Blocks and modules for Whittaker pairs

TL;DR

This paper develops a general framework for studying Whittaker modules over Lie algebras, including their properties, classifications, and new examples, connecting with broader algebraic structures.

Contribution

It introduces a unified approach to Whittaker modules, constructs new simple modules for specific Lie algebras, and explores their categorical and algebraic properties.

Findings

Block decomposition of Whittaker modules category

Construction of new simple Whittaker modules for Virasoro algebra

Relation of Whittaker modules to Koszul algebras

Abstract

Inspired by recent activities on Whittaker modules over various (Lie) algebras we describe some general framework for the study of Lie algebra modules locally finite over a subalgebra. As a special case we obtain a very general setup for the study of Whittaker modules, which includes, in particular, Lie algebras with triangular decomposition and simple Lie algebras of Cartan type. We describe some basic properties of Whittaker modules, including a block decomposition of the category of Whittaker modules and certain properties of simple Whittaker modules under some rather mild assumptions.

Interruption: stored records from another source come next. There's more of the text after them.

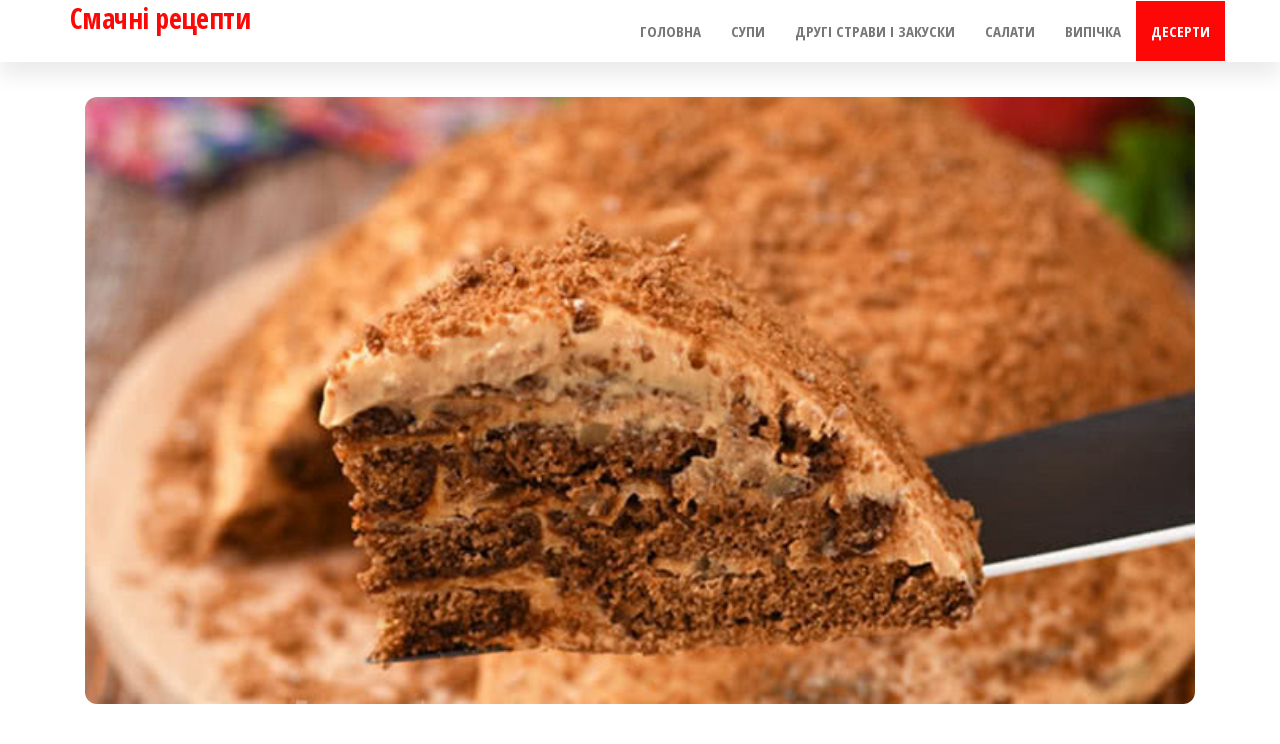

--- FILE ---
content_type: text/html; charset=utf-8
request_url: https://www.google.com/recaptcha/api2/aframe
body_size: 266
content:
<!DOCTYPE HTML><html><head><meta http-equiv="content-type" content="text/html; charset=UTF-8"></head><body><script nonce="a52UhEbxSrSUR1KSu8CrCg">/** Anti-fraud and anti-abuse applications only. See google.com/recaptcha */ try{var clients={'sodar':'https://pagead2.googlesyndication.com/pagead/sodar?'};window.addEventListener("message",function(a){try{if(a.source===window.parent){var b=JSON.parse(a.data);var c=clients[b['id']];if(c){var d=document.createElement('img');d.src=c+b['params']+'&rc='+(localStorage.getItem("rc::a")?sessionStorage.getItem("rc::b"):"");window.document.body.appendChild(d);sessionStorage.setItem("rc::e",parseInt(sessionStorage.getItem("rc::e")||0)+1);localStorage.setItem("rc::h",'1768659217088');}}}catch(b){}});window.parent.postMessage("_grecaptcha_ready", "*");}catch(b){}</script></body></html>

We establish a connection between our general setup and the general setup of Harish-Chandra subalgebras in the sense of Drozd, Futorny and Ovsienko. For Lie algebras with triangular decomposition we construct a family of simple Whittaker modules (roughly depending on the choice of a pair of weights in the dual of the Cartan subalgebra), describe their annihilators and formulate several classification conjectures. In particular, we construct some new simple Whittaker modules for the Virasoro algebra. Finally, we construct a series of simple Whittaker modules for the Lie algebra of derivations of the polynomial algebra, and consider several finite dimensional examples, where we study the category of Whittaker modules over solvable Lie algebras and their relation to Koszul algebras.